> **List of tasks**
**A)** According to the Brexit citizens' rights article, how long do British nationals in Austria and Slovenia have to secure their rights?
**B)** Render the portion of the records starting at the line containing "Is (x=280, y=357)" and ending at the end of the records as a numbered list, omitting blank lines and leaving out the pictures.
— start Quoted text —
There is “a serious risk that the EU will not fulfil its obligations under the withdrawal agreement by the time the transition period ends on 31 December 2020”, said Gove, the chancellor of the Duchy of Lancaster.
He added that the government was “already seeing several instances of misapplication of the withdrawal agreement”, which, although “localised incidents”, made it harder for British nationals to exercise their rights.
The letter comes at a tense moment in EU-UK relations, with both sides expected to report later on the latest round of talks, which conclude on Friday morning.
One of the government’s criticisms is the lack of official campaigns in EU member states to raise awareness about new requirements for UK nationals – a stipulation under the treaty.
France and Spain, home to large numbers of UK migrant workers and retired people, are deemed not to have done anything proactive to raise awareness among British residents.
The Czech Republic and Hungary have published information that is thought to be confusing or out-of-date, without translation into English. In contrast – the government says – information on the settlement scheme for EU nationals in the UK is available in other EU languages.
In Austria and Slovenia the government is concerned British nationals have only six or seven months to secure their rights, whereas EU nationals in the UK have 27 months.
Other EU member states, such as Malta, Cyprus and Slovakia, are faulted for relying on face-to-face meetings with local officials, rather than offering people the option to secure their status online.
Gove complains that some countries have still not provided detail on what their application processes will entail.
The government is also concerned about limited attention to vulnerable UK citizens, with Gove stating that member states have not shared information about help for elderly, hard-to-reach or other vulnerable citizens, adding that “in many cases there appears to be none”.
In contrast the government says the UK has given £9m to help community organisations support vulnerable EU nationals, with a further £8m due in 2020-21. It also reports £3m earmarked to help support British nationals in the EU.
Gove represents the government in the Joint Committee, an EU-UK group set up to monitor compliance and implement the Brexit withdrawal treaty, which came into force when the UK left the EU on 31 January. The letter is addressed to his opposite number, the European commission vice-president Maroš Šefčovič.
While EU governments are responsible for protecting citizens’ rights, the government has called on the commission – the ultimate enforcer of EU law – to step in.
The letter echoes some complaints made by European politicians over the treatment of EU nationals in the UK. The government revealed last month it had received 3.4m applications from people seeking to stay in the EU through the settled status scheme.
— end Quoted text —
— start The input —
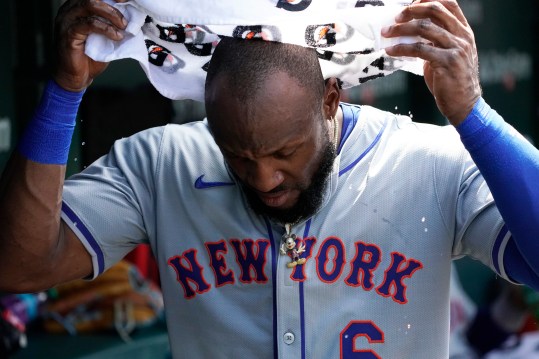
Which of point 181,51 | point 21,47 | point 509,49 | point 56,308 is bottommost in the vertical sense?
point 56,308

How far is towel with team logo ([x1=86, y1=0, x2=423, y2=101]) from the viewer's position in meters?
2.28

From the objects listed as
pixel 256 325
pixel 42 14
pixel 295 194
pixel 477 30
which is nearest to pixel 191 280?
pixel 256 325

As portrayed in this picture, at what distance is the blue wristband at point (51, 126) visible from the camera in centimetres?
241

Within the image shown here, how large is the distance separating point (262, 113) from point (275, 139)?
0.24 feet

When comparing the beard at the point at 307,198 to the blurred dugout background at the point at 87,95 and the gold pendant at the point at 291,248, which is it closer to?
the gold pendant at the point at 291,248

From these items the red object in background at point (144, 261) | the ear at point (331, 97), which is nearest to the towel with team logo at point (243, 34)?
the ear at point (331, 97)

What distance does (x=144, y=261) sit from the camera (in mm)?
5332

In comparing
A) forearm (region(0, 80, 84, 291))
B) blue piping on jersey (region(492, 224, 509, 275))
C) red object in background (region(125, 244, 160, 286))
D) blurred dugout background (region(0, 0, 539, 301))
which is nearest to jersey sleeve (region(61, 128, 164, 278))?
forearm (region(0, 80, 84, 291))

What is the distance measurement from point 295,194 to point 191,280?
0.39 m

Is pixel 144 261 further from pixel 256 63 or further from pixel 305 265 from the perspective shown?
pixel 256 63

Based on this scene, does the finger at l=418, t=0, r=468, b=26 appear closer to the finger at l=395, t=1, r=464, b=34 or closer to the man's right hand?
the finger at l=395, t=1, r=464, b=34

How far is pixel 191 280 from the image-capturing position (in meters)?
2.58

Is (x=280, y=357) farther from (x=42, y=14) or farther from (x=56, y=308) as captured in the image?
(x=42, y=14)

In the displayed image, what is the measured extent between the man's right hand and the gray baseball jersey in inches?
14.5
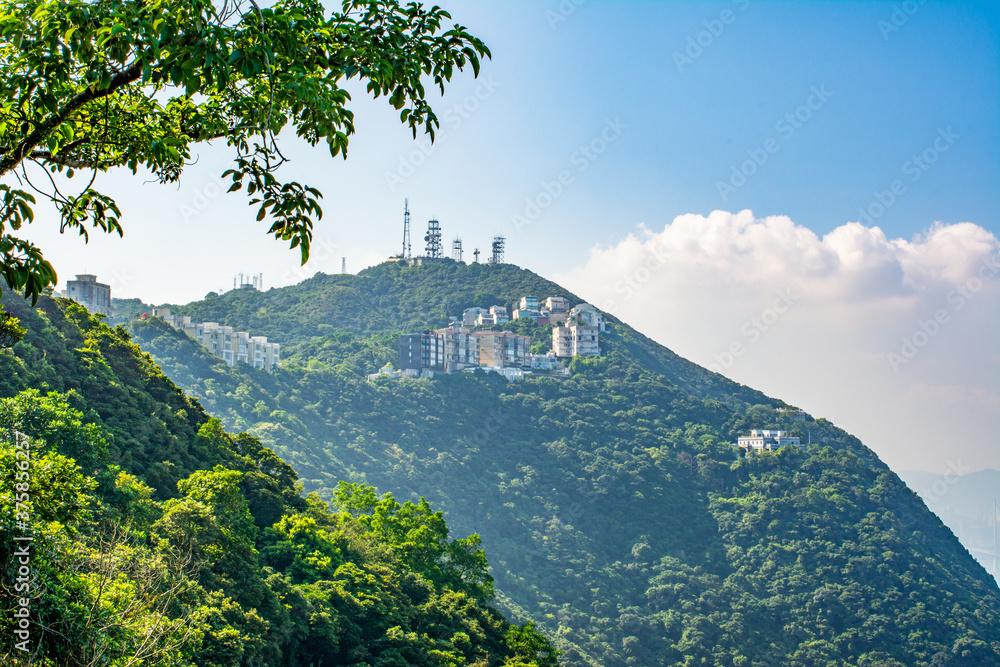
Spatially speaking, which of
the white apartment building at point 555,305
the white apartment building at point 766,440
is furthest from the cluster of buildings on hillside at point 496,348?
the white apartment building at point 766,440

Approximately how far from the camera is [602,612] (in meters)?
53.3

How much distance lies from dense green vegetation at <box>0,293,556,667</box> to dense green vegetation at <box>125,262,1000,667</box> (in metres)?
25.0

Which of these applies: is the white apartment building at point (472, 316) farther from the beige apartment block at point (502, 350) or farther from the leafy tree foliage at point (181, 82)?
the leafy tree foliage at point (181, 82)

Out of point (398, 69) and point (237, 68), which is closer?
point (237, 68)

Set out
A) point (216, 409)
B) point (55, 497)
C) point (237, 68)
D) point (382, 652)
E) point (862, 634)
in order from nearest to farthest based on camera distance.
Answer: point (237, 68) → point (55, 497) → point (382, 652) → point (862, 634) → point (216, 409)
— end The input —
> **Results in order**
**A)** Six or seven months.

**B)**
1. Is (x=280, y=357) farther from (x=42, y=14) or farther from (x=56, y=308) as captured in the image?
2. (x=42, y=14)
3. In the displayed image, what is the measured extent between the man's right hand and the gray baseball jersey in inches?
4. 14.5
5. Spatially speaking, which of
6. the white apartment building at point 555,305
7. the white apartment building at point 766,440
8. is furthest from the cluster of buildings on hillside at point 496,348?
9. the white apartment building at point 766,440
10. Approximately how far from the camera is [602,612] (in meters)?
11. 53.3
12. How much distance lies from dense green vegetation at <box>0,293,556,667</box> to dense green vegetation at <box>125,262,1000,667</box> (in metres)?
13. 25.0
14. Which of these applies: is the white apartment building at point (472, 316) farther from the beige apartment block at point (502, 350) or farther from the leafy tree foliage at point (181, 82)?
15. the leafy tree foliage at point (181, 82)
16. Out of point (398, 69) and point (237, 68), which is closer?
17. point (237, 68)
18. Set out
19. A) point (216, 409)
20. B) point (55, 497)
21. C) point (237, 68)
22. D) point (382, 652)
23. E) point (862, 634)
24. in order from nearest to farthest based on camera distance.
25. Answer: point (237, 68) → point (55, 497) → point (382, 652) → point (862, 634) → point (216, 409)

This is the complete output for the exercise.